I also think it's important to watch how the messaging in Adams' article gives cover to those who are more overtly racist within his comment section. For instance, one commenter opines:

"You are saying it's not my fault when a 'poor' black kid (who probably earns as much or more than my rural white red neck *ss) robs somebody else? Who would have thunk. When my forefathers were busy getting killed at Gettysburg, Antietam et al guess they never had a dream (pun intended) than their offspring would be held hostage for ransome(reparations) in a couple of hundred yrs."


Riffing off Adams' "seventh Great Grandfather" story, this commenter erases the fact that while his "forefathers were busy getting killed," black people were busy being slaves or being excluded from the military. The commenter then compares reparations to a violent hostage situation, as though reparations are being requested For No Reason At All.

Another one adds:

"If they want to ensure diversity, build the Black Student Center midway between KFC and Popeye's ;)."

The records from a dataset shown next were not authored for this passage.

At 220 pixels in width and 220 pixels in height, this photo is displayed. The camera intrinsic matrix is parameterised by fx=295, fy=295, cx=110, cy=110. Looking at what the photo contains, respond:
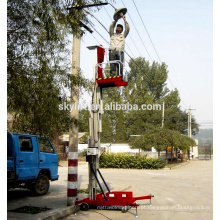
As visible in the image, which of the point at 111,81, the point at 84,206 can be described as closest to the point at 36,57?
the point at 111,81

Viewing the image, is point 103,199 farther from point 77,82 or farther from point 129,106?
point 129,106

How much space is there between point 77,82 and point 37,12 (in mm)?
2330

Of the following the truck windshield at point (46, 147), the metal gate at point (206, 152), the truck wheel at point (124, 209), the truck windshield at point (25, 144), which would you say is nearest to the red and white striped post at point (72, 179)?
the truck wheel at point (124, 209)

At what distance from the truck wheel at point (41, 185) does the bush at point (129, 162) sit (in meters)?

Notice the little smiley at the end, which totally erases anything offensive that might have preceded it. When another commenter replies that the above comment is "tacky" (but oddly, not racist), the original commenter clarifies, taking a cue from Mike Adams' genius comedic talent, that it was just "sarcasm" (but oddly, not racist). Another commenter continues the "satire" party:

"Jes keeps giben me dat 'free' guvment cheese & doan be axten me no hard questions!!"


Keep up the race lessons, Professor Adams. You're doing a swell job of teaching your students in the townhall.